(Data for this exercise Opens)

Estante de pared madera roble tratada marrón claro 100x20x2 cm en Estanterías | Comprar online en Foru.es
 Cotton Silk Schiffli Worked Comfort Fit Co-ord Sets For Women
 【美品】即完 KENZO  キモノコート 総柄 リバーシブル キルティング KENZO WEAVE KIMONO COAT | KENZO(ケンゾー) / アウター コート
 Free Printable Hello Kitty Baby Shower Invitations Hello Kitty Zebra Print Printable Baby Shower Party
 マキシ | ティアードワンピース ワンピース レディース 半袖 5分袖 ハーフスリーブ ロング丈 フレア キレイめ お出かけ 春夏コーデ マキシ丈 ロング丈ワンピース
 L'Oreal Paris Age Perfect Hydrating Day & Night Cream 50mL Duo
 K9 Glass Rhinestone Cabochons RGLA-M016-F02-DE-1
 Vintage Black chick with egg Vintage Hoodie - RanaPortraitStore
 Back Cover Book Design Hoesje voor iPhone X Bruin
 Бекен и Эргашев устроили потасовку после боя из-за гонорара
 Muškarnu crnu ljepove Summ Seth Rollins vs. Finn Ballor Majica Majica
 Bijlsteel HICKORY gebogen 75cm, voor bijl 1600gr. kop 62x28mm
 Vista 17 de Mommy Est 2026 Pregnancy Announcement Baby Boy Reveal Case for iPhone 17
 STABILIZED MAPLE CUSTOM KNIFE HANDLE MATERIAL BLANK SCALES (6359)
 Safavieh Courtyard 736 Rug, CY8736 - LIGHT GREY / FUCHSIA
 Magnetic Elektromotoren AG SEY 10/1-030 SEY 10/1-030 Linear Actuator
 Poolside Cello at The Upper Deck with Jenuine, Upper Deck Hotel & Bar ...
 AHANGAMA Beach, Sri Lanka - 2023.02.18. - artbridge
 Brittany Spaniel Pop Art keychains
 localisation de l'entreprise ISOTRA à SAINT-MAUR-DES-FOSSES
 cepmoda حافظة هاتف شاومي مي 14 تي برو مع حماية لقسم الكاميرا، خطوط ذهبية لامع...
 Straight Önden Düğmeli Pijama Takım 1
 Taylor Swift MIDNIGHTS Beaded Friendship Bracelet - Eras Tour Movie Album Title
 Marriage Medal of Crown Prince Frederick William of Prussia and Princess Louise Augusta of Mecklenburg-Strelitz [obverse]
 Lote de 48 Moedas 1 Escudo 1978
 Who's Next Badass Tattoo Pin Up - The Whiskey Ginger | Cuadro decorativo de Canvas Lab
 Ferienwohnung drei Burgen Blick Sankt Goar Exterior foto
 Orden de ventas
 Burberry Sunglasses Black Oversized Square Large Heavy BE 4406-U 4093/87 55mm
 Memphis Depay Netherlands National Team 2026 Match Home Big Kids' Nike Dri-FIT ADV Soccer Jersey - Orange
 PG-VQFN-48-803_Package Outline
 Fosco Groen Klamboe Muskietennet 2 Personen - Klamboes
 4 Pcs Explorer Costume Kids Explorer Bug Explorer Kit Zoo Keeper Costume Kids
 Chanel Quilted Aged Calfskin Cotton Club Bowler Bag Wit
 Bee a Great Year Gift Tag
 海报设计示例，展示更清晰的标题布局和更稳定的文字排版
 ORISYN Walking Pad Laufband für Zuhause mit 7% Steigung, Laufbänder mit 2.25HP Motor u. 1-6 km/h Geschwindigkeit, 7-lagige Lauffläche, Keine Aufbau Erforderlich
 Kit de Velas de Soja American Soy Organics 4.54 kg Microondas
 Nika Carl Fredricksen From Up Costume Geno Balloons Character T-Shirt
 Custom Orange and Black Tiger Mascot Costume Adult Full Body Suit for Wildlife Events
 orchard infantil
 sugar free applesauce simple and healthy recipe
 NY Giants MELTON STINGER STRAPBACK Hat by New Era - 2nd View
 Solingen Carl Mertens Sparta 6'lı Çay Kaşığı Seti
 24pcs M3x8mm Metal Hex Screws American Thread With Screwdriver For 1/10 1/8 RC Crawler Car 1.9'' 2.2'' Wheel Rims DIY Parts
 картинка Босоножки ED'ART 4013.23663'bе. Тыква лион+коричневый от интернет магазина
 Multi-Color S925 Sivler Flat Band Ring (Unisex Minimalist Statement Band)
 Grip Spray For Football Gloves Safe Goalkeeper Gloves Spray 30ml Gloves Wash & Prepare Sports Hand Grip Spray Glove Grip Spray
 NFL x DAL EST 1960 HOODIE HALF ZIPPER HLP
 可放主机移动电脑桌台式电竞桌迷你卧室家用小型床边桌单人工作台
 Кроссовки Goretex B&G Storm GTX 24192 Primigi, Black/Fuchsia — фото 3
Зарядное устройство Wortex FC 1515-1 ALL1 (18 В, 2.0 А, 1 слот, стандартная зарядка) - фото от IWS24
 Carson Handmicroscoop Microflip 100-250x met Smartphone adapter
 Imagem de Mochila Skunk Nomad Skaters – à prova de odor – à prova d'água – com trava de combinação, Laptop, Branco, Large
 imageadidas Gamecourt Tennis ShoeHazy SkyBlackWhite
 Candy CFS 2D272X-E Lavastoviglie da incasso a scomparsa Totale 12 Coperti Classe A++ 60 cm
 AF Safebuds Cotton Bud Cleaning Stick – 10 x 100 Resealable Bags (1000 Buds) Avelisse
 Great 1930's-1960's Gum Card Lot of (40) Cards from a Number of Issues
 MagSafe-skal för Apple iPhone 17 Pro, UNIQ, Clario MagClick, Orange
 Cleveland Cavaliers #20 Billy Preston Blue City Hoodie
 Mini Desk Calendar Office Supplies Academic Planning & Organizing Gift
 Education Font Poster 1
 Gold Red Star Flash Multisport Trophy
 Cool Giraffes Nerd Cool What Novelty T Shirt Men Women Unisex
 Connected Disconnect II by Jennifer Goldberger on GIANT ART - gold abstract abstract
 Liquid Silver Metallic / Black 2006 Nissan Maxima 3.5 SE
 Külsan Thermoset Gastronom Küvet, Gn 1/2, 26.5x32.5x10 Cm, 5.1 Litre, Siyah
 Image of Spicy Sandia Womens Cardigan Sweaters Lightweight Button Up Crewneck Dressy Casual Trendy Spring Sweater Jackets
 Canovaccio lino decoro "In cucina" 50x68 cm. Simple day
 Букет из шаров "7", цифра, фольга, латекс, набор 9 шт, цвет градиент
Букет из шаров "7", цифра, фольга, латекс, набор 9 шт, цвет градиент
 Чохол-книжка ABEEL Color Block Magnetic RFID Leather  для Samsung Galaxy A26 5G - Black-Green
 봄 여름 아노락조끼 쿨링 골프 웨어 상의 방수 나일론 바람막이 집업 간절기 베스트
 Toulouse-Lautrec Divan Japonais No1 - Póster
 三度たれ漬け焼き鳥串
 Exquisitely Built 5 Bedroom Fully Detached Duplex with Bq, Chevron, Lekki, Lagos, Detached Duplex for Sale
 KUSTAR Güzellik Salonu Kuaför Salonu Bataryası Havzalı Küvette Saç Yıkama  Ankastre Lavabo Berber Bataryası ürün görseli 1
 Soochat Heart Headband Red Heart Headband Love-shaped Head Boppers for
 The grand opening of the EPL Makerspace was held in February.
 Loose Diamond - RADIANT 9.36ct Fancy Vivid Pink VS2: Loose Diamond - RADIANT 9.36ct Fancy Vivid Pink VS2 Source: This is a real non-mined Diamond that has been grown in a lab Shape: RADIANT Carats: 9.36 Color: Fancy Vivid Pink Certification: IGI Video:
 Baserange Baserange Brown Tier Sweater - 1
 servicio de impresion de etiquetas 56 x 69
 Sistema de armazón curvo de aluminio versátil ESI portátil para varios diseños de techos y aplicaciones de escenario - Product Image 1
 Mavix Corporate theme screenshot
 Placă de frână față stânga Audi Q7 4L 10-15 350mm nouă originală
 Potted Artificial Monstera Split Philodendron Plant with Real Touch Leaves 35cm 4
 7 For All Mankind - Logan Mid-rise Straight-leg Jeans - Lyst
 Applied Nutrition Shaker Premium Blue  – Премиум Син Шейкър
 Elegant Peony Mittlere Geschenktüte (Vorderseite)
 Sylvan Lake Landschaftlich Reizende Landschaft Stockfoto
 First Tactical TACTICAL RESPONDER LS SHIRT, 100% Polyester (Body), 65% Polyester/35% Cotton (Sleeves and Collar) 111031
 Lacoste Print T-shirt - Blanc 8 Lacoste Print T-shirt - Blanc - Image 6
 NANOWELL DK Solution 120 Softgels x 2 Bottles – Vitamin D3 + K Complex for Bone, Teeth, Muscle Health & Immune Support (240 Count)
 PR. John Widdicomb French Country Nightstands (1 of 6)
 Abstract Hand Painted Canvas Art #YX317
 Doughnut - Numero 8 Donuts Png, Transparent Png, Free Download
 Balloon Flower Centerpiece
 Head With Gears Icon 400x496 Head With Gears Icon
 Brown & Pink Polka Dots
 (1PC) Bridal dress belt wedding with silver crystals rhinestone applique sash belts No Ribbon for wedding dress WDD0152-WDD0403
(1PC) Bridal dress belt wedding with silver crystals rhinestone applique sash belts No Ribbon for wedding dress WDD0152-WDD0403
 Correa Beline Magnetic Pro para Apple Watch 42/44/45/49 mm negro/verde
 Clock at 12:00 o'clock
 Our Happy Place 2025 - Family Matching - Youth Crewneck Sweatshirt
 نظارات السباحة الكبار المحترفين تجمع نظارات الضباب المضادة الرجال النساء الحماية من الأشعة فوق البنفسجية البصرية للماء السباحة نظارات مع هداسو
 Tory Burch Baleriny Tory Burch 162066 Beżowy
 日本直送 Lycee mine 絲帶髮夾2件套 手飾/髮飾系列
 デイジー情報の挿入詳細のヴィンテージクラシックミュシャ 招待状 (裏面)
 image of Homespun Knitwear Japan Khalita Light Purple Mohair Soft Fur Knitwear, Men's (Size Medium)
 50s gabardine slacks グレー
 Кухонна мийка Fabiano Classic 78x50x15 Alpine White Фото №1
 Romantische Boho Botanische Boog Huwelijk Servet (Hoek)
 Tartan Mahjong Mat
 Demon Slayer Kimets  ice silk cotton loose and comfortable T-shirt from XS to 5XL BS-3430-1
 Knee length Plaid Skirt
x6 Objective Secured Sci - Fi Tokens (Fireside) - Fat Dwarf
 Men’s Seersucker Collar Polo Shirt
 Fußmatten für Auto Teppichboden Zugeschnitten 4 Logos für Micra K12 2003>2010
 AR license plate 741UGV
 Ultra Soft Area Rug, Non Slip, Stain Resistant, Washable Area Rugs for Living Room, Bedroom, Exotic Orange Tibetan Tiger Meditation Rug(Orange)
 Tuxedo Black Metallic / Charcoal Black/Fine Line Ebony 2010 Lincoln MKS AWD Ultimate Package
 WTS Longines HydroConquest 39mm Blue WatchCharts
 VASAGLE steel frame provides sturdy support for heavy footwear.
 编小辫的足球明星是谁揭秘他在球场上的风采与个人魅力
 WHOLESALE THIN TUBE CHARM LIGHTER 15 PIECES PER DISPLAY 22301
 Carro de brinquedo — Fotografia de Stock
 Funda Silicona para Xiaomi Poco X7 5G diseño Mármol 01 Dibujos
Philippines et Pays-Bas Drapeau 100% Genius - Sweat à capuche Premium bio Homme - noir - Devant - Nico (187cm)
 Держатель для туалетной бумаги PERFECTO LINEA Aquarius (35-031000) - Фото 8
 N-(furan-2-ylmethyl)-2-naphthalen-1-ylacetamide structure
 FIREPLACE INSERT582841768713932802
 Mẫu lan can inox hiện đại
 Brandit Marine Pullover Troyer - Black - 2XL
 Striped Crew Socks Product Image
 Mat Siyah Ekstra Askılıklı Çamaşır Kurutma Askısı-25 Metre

(Data for this exercise Closes)

* What you will do
One stretch of the lines above is wanted, from the line that contains "Poolside Cello at" through the line that contains "4 Pcs Explorer". Output it exactly.

* Finished exercise
 Poolside Cello at The Upper Deck with Jenuine, Upper Deck Hotel & Bar ...
 AHANGAMA Beach, Sri Lanka - 2023.02.18. - artbridge
 Brittany Spaniel Pop Art keychains
 localisation de l'entreprise ISOTRA à SAINT-MAUR-DES-FOSSES
 cepmoda حافظة هاتف شاومي مي 14 تي برو مع حماية لقسم الكاميرا، خطوط ذهبية لامع...
 Straight Önden Düğmeli Pijama Takım 1
 Taylor Swift MIDNIGHTS Beaded Friendship Bracelet - Eras Tour Movie Album Title
 Marriage Medal of Crown Prince Frederick William of Prussia and Princess Louise Augusta of Mecklenburg-Strelitz [obverse]
 Lote de 48 Moedas 1 Escudo 1978
 Who's Next Badass Tattoo Pin Up - The Whiskey Ginger | Cuadro decorativo de Canvas Lab
 Ferienwohnung drei Burgen Blick Sankt Goar Exterior foto
 Orden de ventas
 Burberry Sunglasses Black Oversized Square Large Heavy BE 4406-U 4093/87 55mm
 Memphis Depay Netherlands National Team 2026 Match Home Big Kids' Nike Dri-FIT ADV Soccer Jersey - Orange
 PG-VQFN-48-803_Package Outline
 Fosco Groen Klamboe Muskietennet 2 Personen - Klamboes
 4 Pcs Explorer Costume Kids Explorer Bug Explorer Kit Zoo Keeper Costume Kids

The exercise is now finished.